Your vote will award the winner of this poll the prize money and the top pic spot on our website.

Thank you all for your participation and we look forward to doing this all over again this coming season :shade:*

​


----------



## bowman_77

Ms. Doe gots my vote.


----------



## Admiral Vixen

bowman_77 said:


> Ms. Doe gots my vote.


Thank you team Mate!!!:smile::smile::smile:


----------



## ricksmathew

Ms. Doe for me also, good luck!


----------



## fishcatcher

you rock Kim :teeth:. number 2 for me also.


----------



## 12 rings only

*Ms Doe!!!*

You have always got my vote dear!!!


----------



## treeman65

you got my vote.


----------



## lonewolf65

*Wow both those does are hot gotta love that corn fed...lol*

Also that butternut.....!! Nice doe


----------



## wisbowparker

doe for me :darkbeer:


----------



## marky_mark25

wisbowparker said:


> doe for me :darkbeer:


x2!:teeth:


----------



## buckchaser86

Mr. Buck


----------



## Greg / MO

Ms. Doe gets my vote!


----------



## Dr Andy

I'll vote for Ms. Doe if it's not too late!


----------



## Admiral Vixen

*Thx Doc*



Dr Andy said:


> I'll vote for Ms. Doe if it's not too late!


Thanks bud!!! Welcome aboard AT.


----------



## hogdgz

That's one huge doe Admiral Vixen!


----------



## Admiral Vixen

*Thanks AT sister*



hogdgz said:


> That's one huge doe Admiral Vixen!


Thanks Girl!!


----------



## Freesemomma

My vote: Admiral Vixen, Nice doe!


----------



## Nikki00

Ms. Doe gets my vote as well :thumbs_up


----------



## FallVitals

Mr Buck


----------



## Onestringer

Ms Doe for sure!


----------



## united by chaos

Ms. Doe....Nice Doe


----------



## smurphysgirl

Congrats to both! 

Both are great pics...I'm all for "family" getting involved in archery~I love that the pic shows family support and pride...Mr. Buck gets my vote.


----------



## SPIKER_67

Come on Mrs. Doe! That sub zero hunt must have been an amazing challenge. :darkbeer:


----------



## shec6135

smurphysgirl said:


> Congrats to both!
> 
> Both are great pics...I'm all for "family" getting involved in archery~I love that the pic shows family support and pride...Mr. Buck gets my vote.
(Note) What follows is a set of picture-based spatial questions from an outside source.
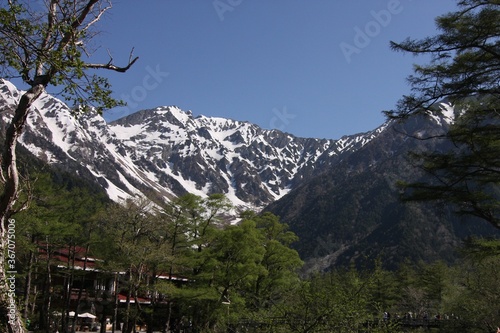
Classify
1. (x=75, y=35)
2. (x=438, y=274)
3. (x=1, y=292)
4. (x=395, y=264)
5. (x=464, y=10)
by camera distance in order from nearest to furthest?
(x=1, y=292), (x=75, y=35), (x=464, y=10), (x=438, y=274), (x=395, y=264)

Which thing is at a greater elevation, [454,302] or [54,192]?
[54,192]

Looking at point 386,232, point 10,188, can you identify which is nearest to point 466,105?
point 10,188

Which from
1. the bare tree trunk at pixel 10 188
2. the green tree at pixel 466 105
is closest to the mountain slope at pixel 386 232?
the green tree at pixel 466 105

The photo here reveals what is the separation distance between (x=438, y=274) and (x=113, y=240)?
41.3 meters

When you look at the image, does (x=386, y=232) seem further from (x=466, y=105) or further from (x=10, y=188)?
(x=10, y=188)

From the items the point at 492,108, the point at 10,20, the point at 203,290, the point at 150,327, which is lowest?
the point at 150,327

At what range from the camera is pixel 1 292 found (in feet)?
17.7

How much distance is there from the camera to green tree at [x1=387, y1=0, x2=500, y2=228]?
32.6ft

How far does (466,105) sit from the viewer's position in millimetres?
11656

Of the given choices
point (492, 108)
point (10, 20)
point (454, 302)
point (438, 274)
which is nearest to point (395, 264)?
point (438, 274)

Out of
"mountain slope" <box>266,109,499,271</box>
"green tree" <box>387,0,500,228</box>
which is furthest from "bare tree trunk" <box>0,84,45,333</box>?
"mountain slope" <box>266,109,499,271</box>

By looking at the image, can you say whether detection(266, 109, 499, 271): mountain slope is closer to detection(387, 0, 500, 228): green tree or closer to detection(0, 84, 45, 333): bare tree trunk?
detection(387, 0, 500, 228): green tree

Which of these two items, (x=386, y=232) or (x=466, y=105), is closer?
(x=466, y=105)

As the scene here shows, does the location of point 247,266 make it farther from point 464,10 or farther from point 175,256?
point 464,10
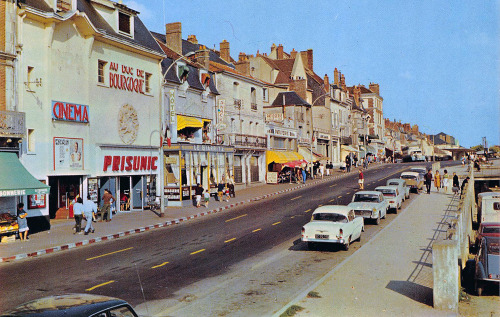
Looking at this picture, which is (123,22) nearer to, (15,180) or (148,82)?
(148,82)

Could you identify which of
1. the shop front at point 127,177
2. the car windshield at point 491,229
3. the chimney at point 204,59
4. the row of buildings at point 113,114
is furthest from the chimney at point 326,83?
the car windshield at point 491,229

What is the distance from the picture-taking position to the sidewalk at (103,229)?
19231mm

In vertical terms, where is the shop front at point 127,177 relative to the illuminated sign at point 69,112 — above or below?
below

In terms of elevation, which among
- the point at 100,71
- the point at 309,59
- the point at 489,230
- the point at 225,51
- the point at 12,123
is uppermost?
the point at 309,59

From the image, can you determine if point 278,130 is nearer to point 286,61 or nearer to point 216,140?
point 216,140

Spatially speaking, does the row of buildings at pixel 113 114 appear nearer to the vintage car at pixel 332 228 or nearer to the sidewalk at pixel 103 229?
the sidewalk at pixel 103 229

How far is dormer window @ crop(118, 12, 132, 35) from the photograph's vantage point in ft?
107

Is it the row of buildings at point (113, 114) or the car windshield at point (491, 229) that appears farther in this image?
the row of buildings at point (113, 114)

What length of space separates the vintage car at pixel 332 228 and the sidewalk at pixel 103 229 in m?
9.89

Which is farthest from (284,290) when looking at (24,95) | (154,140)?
(154,140)

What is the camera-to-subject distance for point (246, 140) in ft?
160

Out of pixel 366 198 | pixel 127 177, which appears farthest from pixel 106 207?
pixel 366 198

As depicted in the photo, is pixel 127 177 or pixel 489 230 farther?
pixel 127 177

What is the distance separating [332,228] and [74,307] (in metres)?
13.3
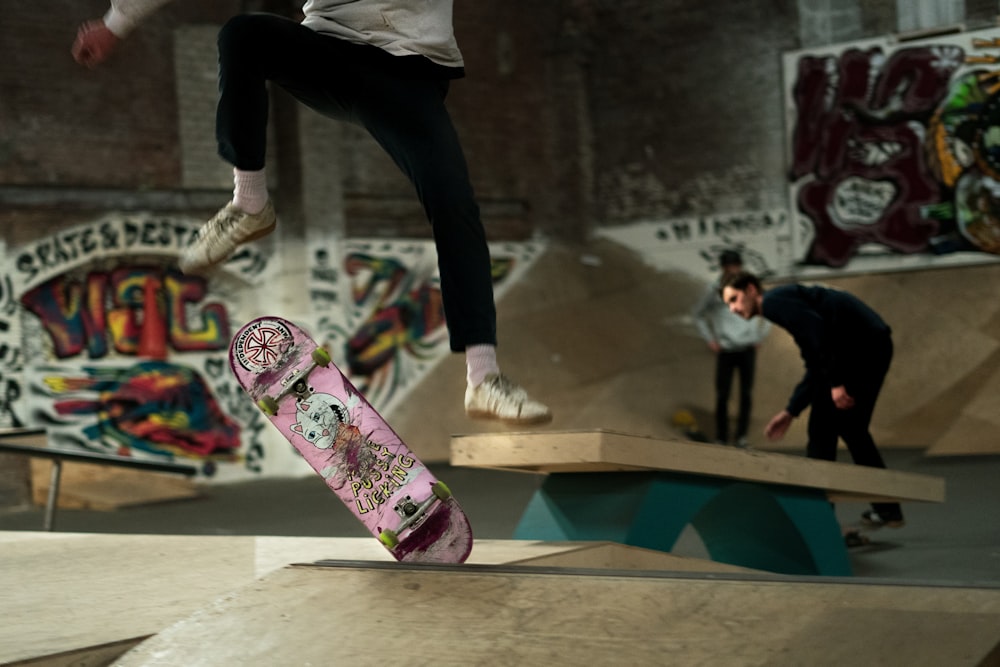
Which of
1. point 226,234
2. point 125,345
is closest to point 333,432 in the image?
point 226,234

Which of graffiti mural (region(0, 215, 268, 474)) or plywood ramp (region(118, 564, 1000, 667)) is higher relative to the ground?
plywood ramp (region(118, 564, 1000, 667))

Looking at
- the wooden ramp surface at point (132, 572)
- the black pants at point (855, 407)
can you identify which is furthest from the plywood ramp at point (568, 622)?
the black pants at point (855, 407)

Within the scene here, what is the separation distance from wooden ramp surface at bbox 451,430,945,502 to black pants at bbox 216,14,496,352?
1051 mm

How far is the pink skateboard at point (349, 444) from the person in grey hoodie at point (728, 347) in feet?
27.9

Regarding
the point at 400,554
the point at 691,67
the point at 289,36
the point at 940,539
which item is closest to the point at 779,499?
the point at 940,539

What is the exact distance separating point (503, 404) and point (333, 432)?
44 cm

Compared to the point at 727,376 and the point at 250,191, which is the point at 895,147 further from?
the point at 250,191

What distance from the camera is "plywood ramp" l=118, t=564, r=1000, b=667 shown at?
5.46 feet

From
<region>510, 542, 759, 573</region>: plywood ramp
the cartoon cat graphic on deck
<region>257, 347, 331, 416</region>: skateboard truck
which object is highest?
<region>257, 347, 331, 416</region>: skateboard truck

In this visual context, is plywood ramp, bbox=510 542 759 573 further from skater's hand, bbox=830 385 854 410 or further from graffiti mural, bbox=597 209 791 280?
graffiti mural, bbox=597 209 791 280

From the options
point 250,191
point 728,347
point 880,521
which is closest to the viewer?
point 250,191

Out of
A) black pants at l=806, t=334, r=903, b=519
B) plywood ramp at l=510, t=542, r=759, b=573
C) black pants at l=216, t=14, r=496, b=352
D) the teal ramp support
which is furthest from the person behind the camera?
black pants at l=806, t=334, r=903, b=519

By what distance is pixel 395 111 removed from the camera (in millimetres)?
2684

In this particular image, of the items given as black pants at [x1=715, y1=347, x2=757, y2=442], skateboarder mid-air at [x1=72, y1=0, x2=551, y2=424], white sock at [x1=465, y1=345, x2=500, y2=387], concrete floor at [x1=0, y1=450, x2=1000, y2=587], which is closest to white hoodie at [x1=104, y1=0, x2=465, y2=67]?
skateboarder mid-air at [x1=72, y1=0, x2=551, y2=424]
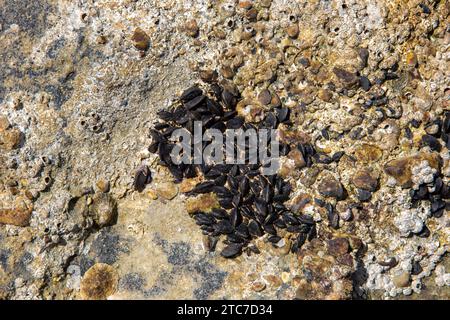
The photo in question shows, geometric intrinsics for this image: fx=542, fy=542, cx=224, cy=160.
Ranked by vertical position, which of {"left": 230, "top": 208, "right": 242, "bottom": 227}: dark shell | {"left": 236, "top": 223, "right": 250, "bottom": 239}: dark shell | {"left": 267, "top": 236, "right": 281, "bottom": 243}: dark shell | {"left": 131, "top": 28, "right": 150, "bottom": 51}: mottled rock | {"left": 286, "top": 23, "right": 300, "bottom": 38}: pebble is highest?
{"left": 286, "top": 23, "right": 300, "bottom": 38}: pebble

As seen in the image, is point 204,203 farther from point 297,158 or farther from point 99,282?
point 99,282

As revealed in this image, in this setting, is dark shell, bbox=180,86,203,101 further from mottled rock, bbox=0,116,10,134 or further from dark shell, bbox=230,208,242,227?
mottled rock, bbox=0,116,10,134

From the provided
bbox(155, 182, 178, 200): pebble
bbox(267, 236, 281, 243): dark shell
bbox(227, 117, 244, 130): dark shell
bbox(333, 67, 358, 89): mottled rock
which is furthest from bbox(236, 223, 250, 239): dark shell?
bbox(333, 67, 358, 89): mottled rock

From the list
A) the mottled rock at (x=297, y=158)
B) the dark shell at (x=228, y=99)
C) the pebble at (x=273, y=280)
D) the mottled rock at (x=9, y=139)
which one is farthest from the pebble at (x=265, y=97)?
the mottled rock at (x=9, y=139)

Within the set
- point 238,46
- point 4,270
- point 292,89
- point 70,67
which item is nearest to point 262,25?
point 238,46

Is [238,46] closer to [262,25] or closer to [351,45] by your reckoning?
[262,25]

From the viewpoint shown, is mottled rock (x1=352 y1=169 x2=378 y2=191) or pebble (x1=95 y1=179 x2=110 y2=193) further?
pebble (x1=95 y1=179 x2=110 y2=193)

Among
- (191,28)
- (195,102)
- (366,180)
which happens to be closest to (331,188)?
(366,180)
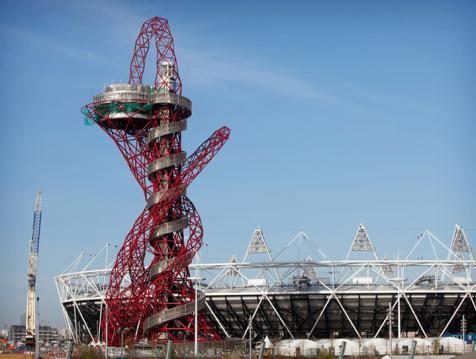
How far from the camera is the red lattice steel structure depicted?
4377 inches

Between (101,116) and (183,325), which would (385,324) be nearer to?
(183,325)

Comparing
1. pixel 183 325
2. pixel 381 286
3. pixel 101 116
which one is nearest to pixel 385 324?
pixel 381 286

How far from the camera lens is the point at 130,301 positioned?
11306cm

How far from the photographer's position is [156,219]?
11100cm

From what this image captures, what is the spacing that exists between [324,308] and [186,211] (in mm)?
32042

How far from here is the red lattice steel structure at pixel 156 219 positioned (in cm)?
11119

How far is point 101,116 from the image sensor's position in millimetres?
116000

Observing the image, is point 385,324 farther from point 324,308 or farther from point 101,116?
point 101,116

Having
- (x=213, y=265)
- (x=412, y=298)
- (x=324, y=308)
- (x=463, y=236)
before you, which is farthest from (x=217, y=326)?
(x=463, y=236)

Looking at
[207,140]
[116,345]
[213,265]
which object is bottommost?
[116,345]

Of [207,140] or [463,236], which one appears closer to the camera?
[207,140]

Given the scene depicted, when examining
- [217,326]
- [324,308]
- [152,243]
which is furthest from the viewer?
[217,326]

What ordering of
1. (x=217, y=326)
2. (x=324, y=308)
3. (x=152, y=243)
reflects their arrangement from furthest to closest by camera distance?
(x=217, y=326)
(x=324, y=308)
(x=152, y=243)

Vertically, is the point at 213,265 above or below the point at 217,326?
above
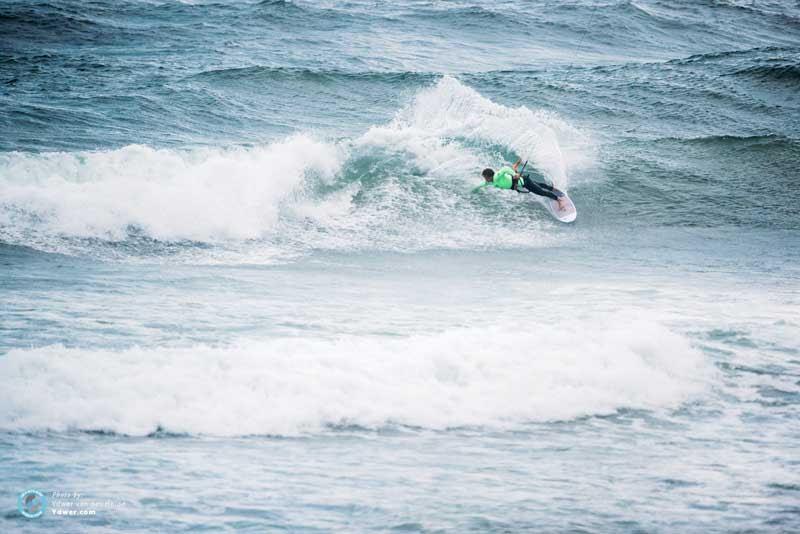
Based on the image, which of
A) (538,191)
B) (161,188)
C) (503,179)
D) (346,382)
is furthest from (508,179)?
(346,382)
couldn't agree more smurphysgirl! but i do think admiral vixen's got one hell of a sharp looking bow!:wink:


----------



## kunas

smurphysgirl said:


> Congrats to both!
> 
> Both are great pics...I'm all for "family" getting involved in archery~I love that the pic shows family support and pride...Mr. Buck gets my vote.


I agree. my vote... 
MR BUCK!!!!


----------



## john rambo

*Ms doe*

MS DOE GOT MY VOTE.......!!! I MEAN COME ON........!!!! LOOK AT THAT WEATHER I DONT KNOW TO MANY WOMEN THAT WOULD GO OUT AND HUNT.....LET ALONE IN THAT WEATHER..... BRRRRRR :first:


----------



## TPZK5

Being a Wisconsin girl and knowing how tough the deer hunt here is.... I vote Ms. Doe!! (#2)... Rock on girl!!


----------



## fishcatcher

john rambo said:


> MS DOE GOT MY VOTE.......!!! I MEAN COME ON........!!!! LOOK AT THAT WEATHER I DONT KNOW TO MANY WOMEN THAT WOULD GO OUT AND HUNT.....LET ALONE IN THAT WEATHER..... BRRRRRR :first:


+1 on that. i know of only two ladies that would hunt in that temp. gotta vote for kim just for that reason alone.


----------



## swamp stomper

*Another one.....*

........for Ms. Doe!!!!!!!!!!!! :thumbs_up


----------



## superbuckeye

smurphysgirl said:


> Congrats to both!
> 
> Both are great pics...I'm all for "family" getting involved in archery~I love that the pic shows family support and pride...Mr. Buck gets my vote.


same here.


----------



## dodgensince74

it was a hard choice for me, but I voted for Kim. If she was willing to go out in that weather for a doe then she deserves my vote. Congrats to both of them.


----------



## no1huntmaster

I like here cool bow and obvious dedication


----------



## APAnTN

the doe all te way:thumbs_up


----------



## geoffrey

*Doe*

Another vote for Ms. Doe.


----------



## Poorguy

Ms Doe for sure. :wink:


----------



## Chromedog

*Both Great pics!!*

Congrats to both,...

my vote Ms Doe


----------



## AdvanTimberLou

Mr. Buck! Its what hunting is all about *FAMILY!! *

A lot of mouths to feed and that buck isn't going to go very far! 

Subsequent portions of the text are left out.